[Task details]:
Give a verbatim repeat of the lines that run from the line containing "Given the scene" to the end of the data below.

***** Records for this task *****

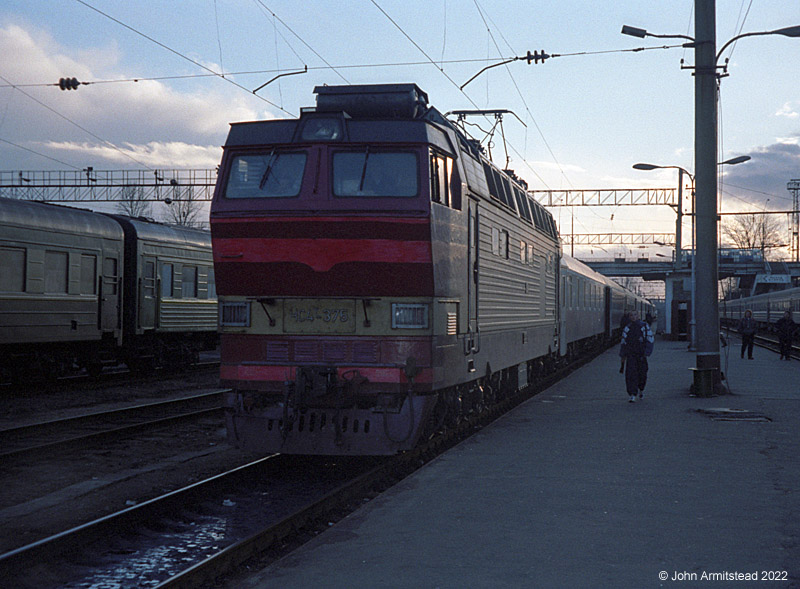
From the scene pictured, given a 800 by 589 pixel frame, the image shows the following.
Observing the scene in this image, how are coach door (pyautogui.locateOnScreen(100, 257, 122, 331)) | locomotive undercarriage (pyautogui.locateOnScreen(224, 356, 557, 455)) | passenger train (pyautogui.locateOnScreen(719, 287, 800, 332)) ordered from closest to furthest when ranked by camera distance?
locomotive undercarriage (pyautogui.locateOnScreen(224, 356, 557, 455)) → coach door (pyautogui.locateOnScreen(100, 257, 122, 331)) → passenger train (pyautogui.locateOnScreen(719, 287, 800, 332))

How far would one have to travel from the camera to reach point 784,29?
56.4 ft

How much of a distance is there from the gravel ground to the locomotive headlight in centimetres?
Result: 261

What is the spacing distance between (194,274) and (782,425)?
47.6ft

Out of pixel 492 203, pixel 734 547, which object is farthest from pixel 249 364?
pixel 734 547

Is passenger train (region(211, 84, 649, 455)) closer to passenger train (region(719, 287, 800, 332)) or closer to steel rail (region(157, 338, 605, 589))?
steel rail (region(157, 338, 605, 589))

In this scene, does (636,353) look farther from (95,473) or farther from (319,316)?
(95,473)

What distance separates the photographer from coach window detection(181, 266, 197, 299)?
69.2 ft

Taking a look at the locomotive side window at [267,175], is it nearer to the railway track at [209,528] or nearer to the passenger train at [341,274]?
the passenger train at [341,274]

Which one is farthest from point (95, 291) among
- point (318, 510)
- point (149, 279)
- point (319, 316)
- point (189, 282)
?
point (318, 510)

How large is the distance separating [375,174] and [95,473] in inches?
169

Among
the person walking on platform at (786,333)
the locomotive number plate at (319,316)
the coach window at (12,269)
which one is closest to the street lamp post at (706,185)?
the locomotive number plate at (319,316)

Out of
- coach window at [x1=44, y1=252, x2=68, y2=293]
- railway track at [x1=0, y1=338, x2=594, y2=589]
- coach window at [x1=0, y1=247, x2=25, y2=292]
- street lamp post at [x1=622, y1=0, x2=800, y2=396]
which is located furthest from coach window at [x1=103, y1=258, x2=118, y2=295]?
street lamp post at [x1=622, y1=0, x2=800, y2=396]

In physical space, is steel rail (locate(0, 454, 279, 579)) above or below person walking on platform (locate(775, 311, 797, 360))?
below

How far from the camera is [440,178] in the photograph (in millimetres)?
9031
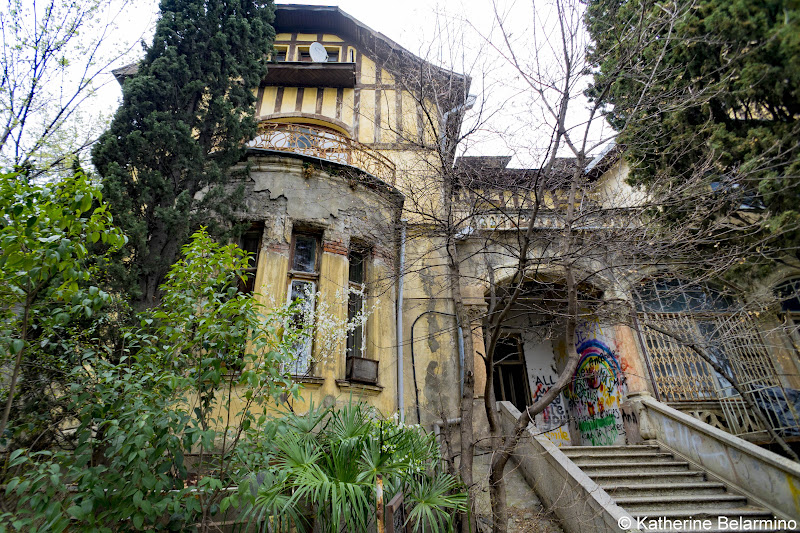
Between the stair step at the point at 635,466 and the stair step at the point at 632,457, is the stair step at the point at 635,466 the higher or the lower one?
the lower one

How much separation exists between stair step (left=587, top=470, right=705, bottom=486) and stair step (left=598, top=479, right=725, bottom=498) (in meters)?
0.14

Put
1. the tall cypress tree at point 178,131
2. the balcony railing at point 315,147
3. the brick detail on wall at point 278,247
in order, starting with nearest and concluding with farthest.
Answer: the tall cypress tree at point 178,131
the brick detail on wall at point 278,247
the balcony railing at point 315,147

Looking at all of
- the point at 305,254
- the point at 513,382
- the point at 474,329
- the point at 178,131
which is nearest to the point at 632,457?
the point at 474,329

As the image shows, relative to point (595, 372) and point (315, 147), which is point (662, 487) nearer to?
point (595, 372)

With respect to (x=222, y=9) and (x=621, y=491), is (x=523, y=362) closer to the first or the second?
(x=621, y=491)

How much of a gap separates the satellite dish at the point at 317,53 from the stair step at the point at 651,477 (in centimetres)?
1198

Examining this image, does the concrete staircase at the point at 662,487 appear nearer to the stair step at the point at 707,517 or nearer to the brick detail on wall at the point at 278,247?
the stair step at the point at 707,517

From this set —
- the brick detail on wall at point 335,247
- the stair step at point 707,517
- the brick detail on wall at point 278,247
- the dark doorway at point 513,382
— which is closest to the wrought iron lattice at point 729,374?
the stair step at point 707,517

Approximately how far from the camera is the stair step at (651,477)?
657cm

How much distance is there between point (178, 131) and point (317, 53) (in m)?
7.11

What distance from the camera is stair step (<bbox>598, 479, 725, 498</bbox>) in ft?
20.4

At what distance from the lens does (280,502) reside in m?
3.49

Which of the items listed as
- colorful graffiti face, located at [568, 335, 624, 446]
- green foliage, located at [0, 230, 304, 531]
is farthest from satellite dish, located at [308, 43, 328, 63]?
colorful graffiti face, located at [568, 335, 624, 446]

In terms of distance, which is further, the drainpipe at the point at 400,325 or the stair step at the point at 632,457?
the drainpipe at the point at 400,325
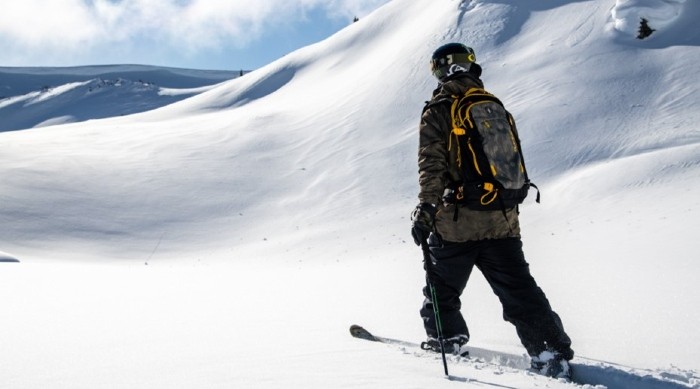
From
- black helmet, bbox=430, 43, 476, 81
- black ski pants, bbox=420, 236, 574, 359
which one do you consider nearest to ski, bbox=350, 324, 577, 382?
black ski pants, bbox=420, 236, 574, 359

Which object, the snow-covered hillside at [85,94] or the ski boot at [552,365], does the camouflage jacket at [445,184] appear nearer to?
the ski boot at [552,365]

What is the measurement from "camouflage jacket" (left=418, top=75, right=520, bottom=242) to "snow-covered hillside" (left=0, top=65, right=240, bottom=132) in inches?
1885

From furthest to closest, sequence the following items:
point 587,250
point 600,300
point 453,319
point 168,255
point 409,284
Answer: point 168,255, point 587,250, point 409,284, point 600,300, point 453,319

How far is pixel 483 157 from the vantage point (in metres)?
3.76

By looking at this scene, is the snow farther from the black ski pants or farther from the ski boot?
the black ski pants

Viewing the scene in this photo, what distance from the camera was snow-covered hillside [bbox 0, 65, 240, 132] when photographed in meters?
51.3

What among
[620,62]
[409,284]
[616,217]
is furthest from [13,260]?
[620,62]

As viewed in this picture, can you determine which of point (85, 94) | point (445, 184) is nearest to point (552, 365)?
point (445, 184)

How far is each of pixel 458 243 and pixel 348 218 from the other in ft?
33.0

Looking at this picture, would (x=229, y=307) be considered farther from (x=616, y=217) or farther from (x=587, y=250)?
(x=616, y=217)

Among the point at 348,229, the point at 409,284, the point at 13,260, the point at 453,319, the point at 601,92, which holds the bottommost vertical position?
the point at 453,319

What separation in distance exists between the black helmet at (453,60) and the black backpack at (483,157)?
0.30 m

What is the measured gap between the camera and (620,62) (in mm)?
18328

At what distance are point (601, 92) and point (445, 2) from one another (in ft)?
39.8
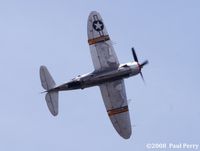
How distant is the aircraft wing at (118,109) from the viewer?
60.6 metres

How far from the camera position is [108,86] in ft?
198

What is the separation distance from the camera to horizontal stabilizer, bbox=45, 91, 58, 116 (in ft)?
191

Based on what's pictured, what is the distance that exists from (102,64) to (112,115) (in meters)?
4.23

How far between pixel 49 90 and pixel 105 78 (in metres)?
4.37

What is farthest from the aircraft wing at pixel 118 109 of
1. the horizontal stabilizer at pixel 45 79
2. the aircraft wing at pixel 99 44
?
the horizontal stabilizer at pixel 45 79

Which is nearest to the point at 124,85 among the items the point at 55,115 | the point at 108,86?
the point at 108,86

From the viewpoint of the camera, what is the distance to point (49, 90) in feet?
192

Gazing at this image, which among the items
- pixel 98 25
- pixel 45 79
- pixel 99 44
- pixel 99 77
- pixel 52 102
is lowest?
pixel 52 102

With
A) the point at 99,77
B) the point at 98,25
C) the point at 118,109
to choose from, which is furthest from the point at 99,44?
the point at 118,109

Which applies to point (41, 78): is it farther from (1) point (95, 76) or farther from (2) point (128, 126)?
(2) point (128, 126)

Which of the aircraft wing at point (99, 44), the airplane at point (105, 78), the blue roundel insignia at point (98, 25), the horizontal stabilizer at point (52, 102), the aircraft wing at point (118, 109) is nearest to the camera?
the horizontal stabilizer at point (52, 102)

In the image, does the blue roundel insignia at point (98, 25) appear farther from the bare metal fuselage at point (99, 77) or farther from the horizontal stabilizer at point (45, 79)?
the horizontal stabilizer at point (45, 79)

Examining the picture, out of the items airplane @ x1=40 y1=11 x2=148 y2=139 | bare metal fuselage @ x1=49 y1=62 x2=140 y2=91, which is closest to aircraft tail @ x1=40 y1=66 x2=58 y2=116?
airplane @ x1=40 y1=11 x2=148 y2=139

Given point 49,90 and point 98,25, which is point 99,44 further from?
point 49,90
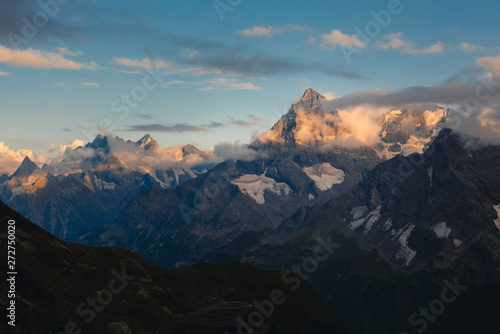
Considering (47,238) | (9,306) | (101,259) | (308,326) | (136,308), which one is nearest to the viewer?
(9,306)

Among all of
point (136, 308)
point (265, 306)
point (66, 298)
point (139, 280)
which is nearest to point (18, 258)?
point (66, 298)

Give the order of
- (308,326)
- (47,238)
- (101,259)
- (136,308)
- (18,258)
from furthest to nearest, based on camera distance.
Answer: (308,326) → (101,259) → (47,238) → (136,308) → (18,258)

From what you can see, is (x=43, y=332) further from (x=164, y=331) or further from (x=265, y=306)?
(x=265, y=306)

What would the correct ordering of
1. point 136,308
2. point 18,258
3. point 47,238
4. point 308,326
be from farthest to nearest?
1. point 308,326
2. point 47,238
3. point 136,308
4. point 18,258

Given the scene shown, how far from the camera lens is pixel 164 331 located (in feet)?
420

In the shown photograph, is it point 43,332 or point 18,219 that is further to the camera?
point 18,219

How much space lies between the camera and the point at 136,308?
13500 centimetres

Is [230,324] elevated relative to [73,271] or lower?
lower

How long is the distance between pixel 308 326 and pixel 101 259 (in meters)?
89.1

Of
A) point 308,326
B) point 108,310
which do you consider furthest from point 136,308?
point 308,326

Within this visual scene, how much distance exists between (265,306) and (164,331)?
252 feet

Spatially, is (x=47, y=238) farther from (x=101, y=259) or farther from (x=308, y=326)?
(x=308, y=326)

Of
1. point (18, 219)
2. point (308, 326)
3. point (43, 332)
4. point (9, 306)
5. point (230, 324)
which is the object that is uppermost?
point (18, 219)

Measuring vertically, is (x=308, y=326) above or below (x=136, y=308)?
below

*****

[Result for this task]:
Given the scene shown, how far from the camera lens is pixel 164 331 located (in feet)?
420

In the shown photograph, is it point 43,332 or point 18,219 that is further to the camera?
point 18,219

How much space lies between the camera and the point at 136,308?
13500 centimetres

Is [230,324] elevated relative to [73,271] or lower?
lower

How long is the distance between pixel 308 326 and pixel 101 259 (in meters)?
89.1

Of
A) point 308,326
B) point 108,310
which do you consider furthest from point 136,308?
point 308,326

Within this visual scene, how much distance exists between (265,306) and (164,331)?
252 feet

Spatially, is (x=47, y=238) farther from (x=101, y=259) or farther from (x=308, y=326)?
(x=308, y=326)

Of
1. point (18, 219)
2. point (308, 326)
3. point (43, 332)
4. point (9, 306)
5. point (230, 324)
which is the object that is uppermost?
point (18, 219)

Measuring vertically, is (x=308, y=326) above or below (x=136, y=308)?
below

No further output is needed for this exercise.